====== RECORDED INFORMATION ======
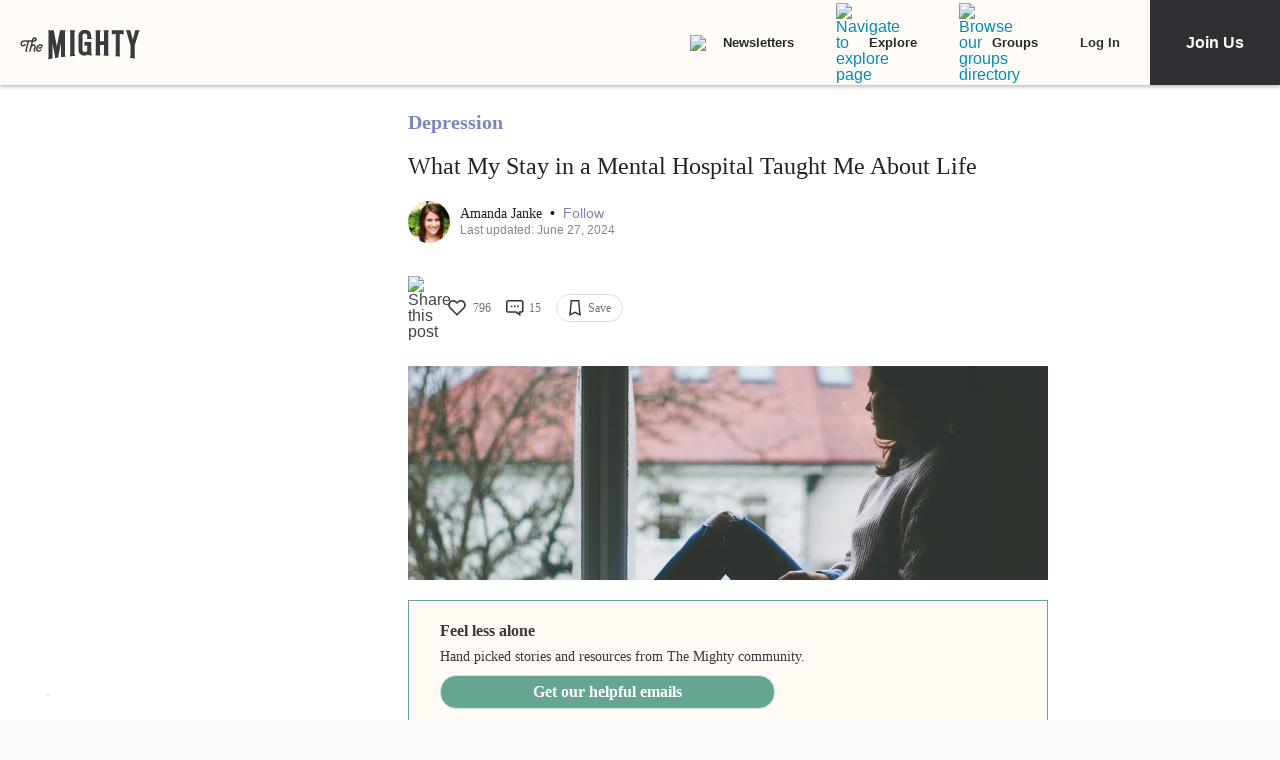

--- FILE ---
content_type: application/javascript; charset=utf-8
request_url: https://fundingchoicesmessages.google.com/f/AGSKWxXShEwzluena1339Py-h2xpO7w0UCv9rHtJTNmHYOleuYgNiWlj0bPRg_2qLiJD80YEDd7aK0O8O2XshgEerIX8PDhpPPveGUau-9t17RvFh6ZiLGDKm9Rl3mfIJIPpxJyWIZuPIYpO9TD6vOkgONhwqW7NU8A5qPTgd8mnKy4XaGj1qdLRKXxMzL_q/__120x600./admeld.-ads/assets//ads/rail-=dynamicads&
body_size: -1285
content:
window['2fb21e4f-2bf4-43f4-9f3f-53cde2a0699f'] = true;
======
## WORK REQUIRED
In the entries above, find the line that contains "body_size: -1285", then repeat exactly every line from the first one through that line, with no pictures.

## OUTPUT FOR THIS TASK
--- FILE ---
content_type: application/javascript; charset=utf-8
request_url: https://fundingchoicesmessages.google.com/f/AGSKWxXShEwzluena1339Py-h2xpO7w0UCv9rHtJTNmHYOleuYgNiWlj0bPRg_2qLiJD80YEDd7aK0O8O2XshgEerIX8PDhpPPveGUau-9t17RvFh6ZiLGDKm9Rl3mfIJIPpxJyWIZuPIYpO9TD6vOkgONhwqW7NU8A5qPTgd8mnKy4XaGj1qdLRKXxMzL_q/__120x600./admeld.-ads/assets//ads/rail-=dynamicads&
body_size: -1285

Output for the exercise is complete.